Collected data entries
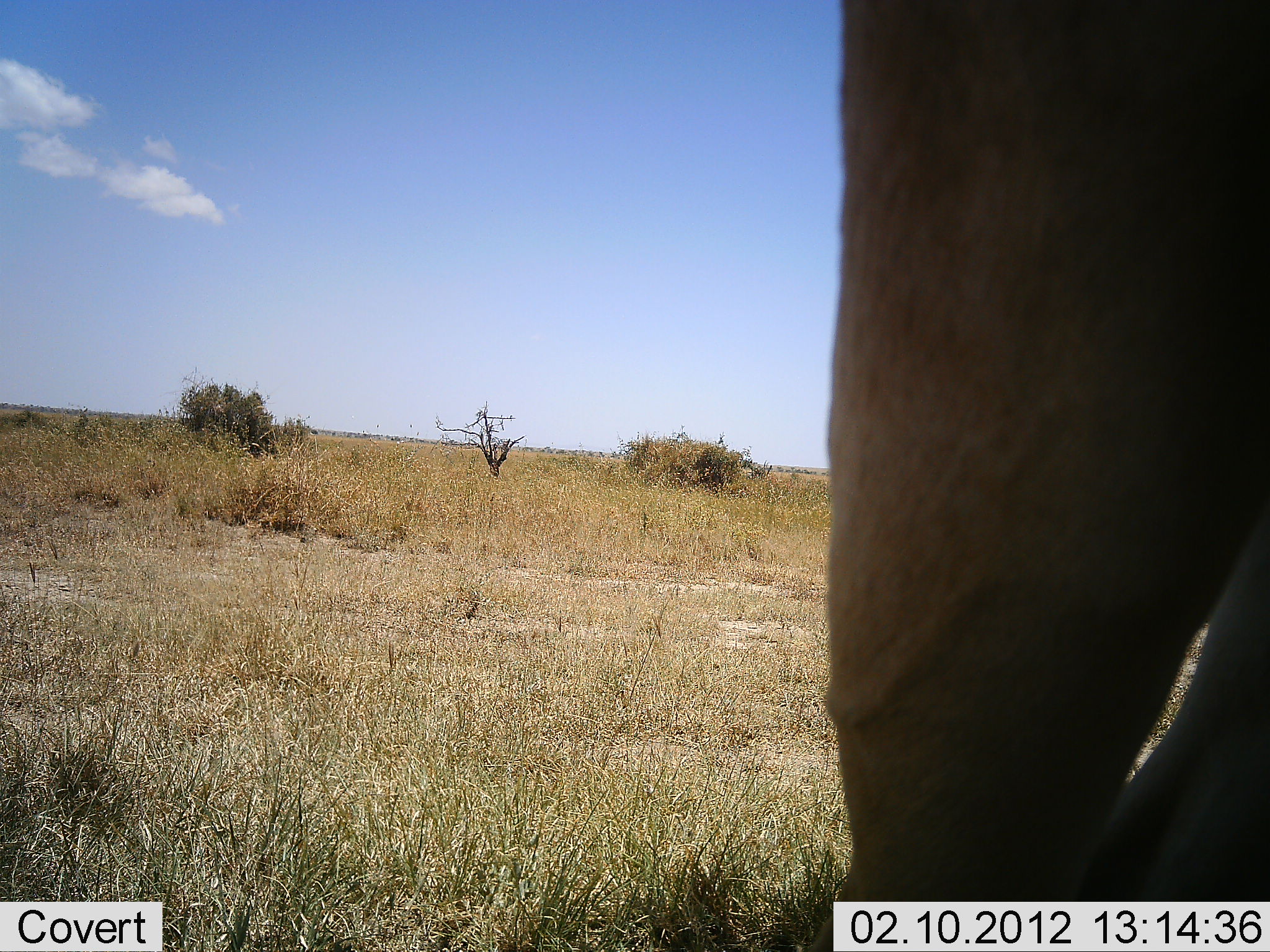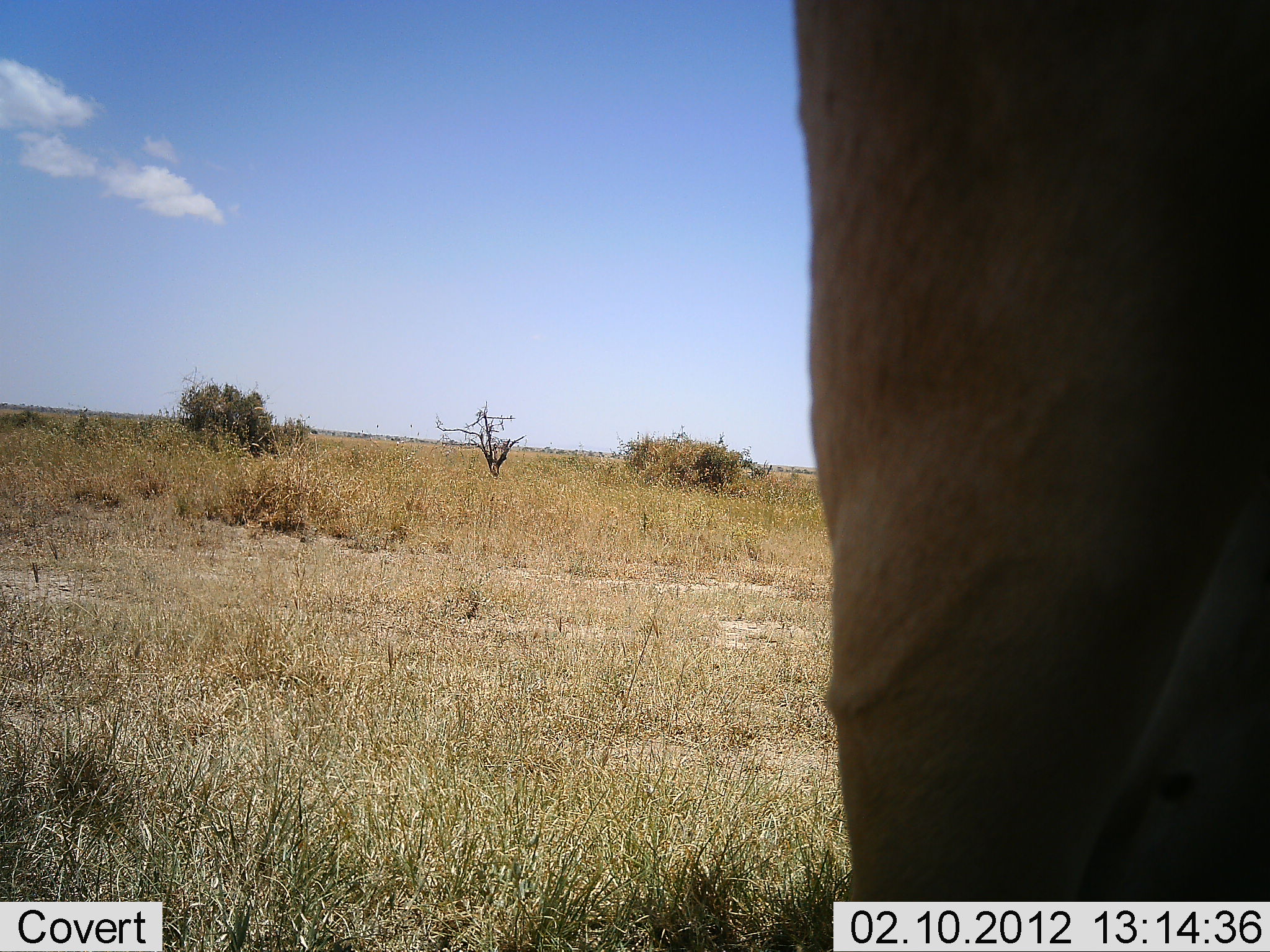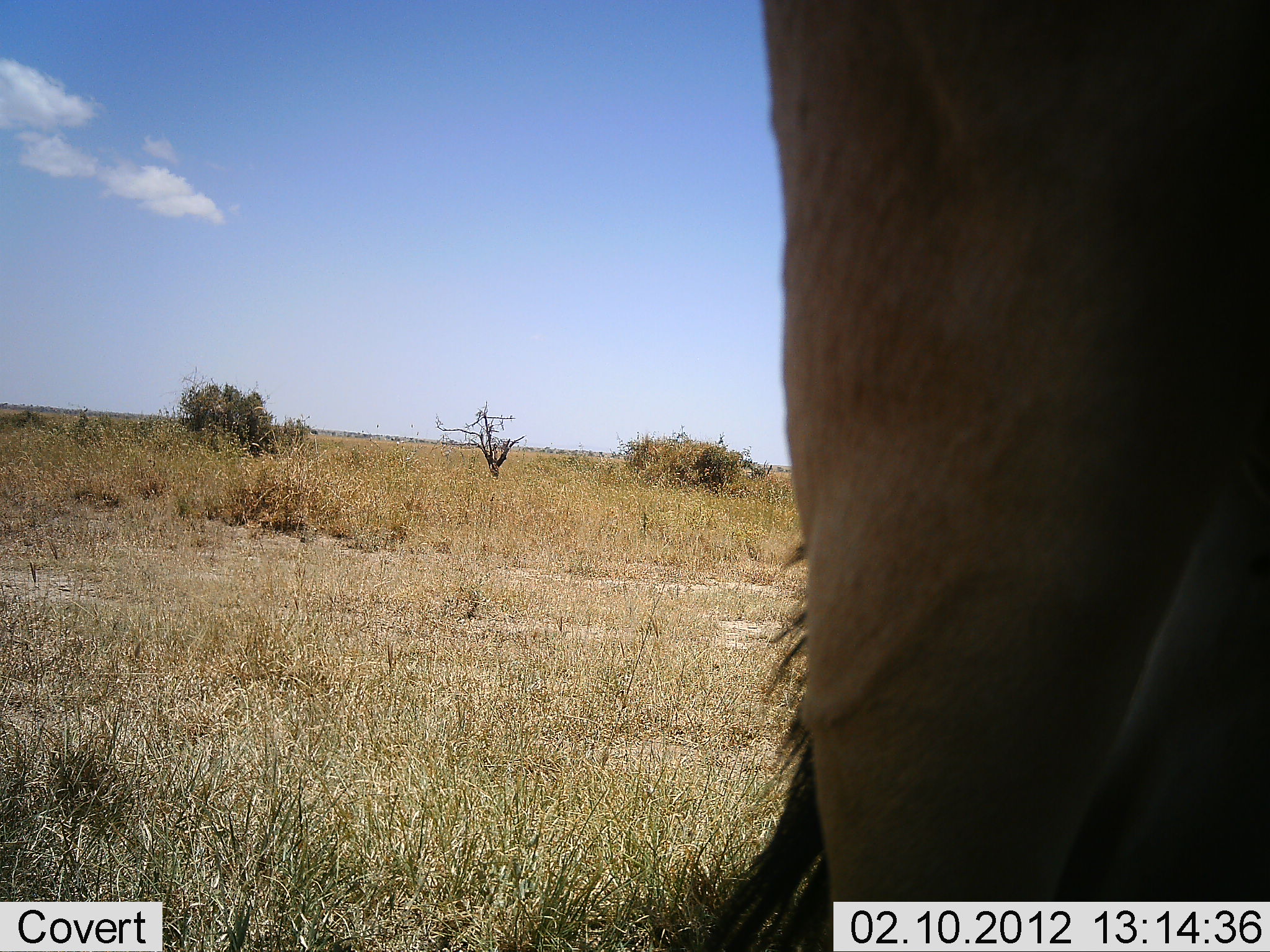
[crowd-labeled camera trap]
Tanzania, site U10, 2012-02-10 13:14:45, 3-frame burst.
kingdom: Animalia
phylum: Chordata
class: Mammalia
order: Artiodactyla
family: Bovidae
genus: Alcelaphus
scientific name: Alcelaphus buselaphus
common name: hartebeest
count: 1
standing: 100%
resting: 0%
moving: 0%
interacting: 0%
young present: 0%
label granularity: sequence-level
* * *
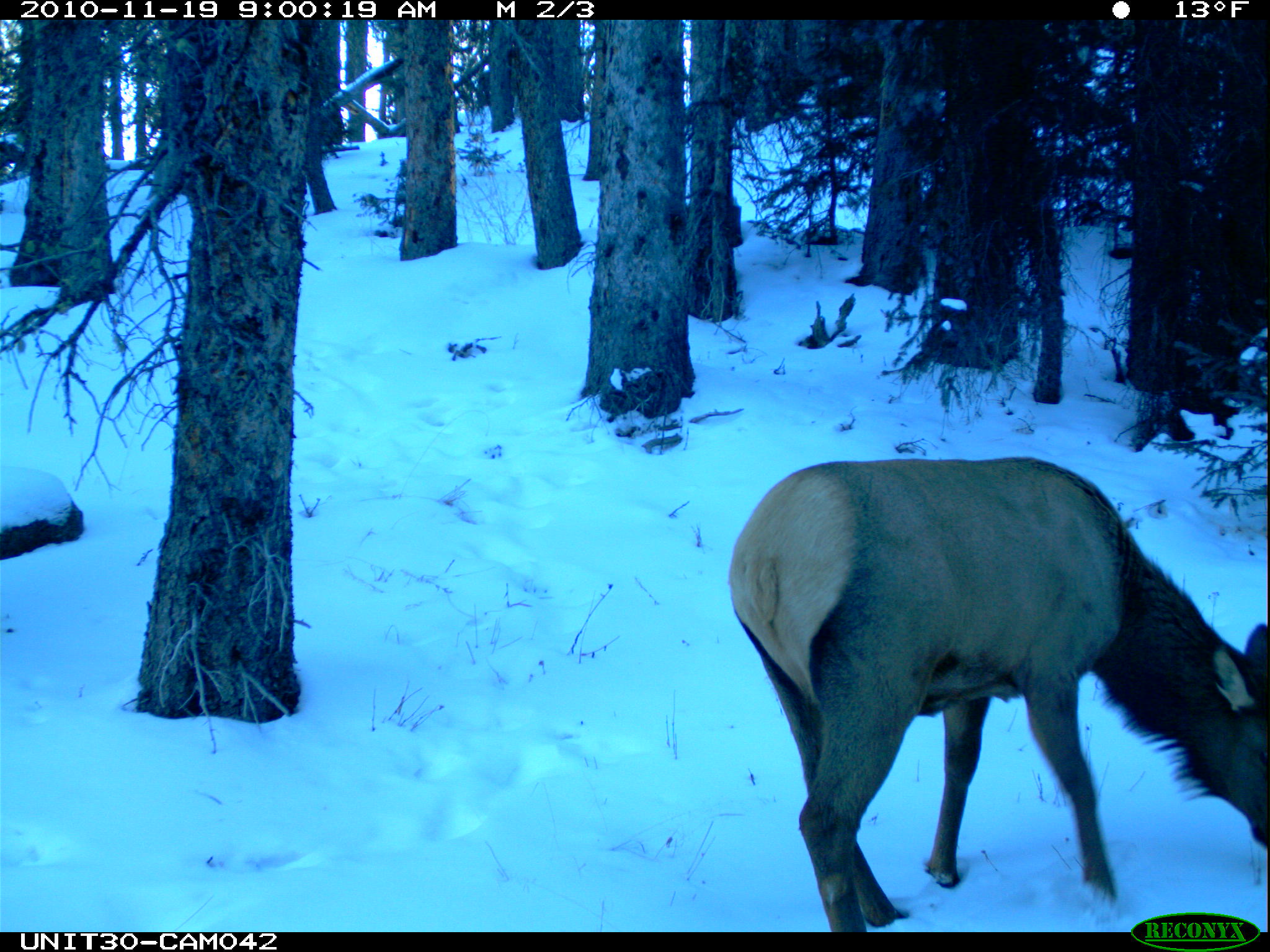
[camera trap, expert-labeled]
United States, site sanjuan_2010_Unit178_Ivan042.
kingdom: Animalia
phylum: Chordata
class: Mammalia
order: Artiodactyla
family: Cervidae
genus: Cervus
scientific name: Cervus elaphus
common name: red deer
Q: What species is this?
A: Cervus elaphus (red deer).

## What you should do
The word "site" appears in some of the lines above. Copy those lines.

## Solution for this task
Tanzania, site U10, 2012-02-10 13:14:45, 3-frame burst.
United States, site sanjuan_2010_Unit178_Ivan042.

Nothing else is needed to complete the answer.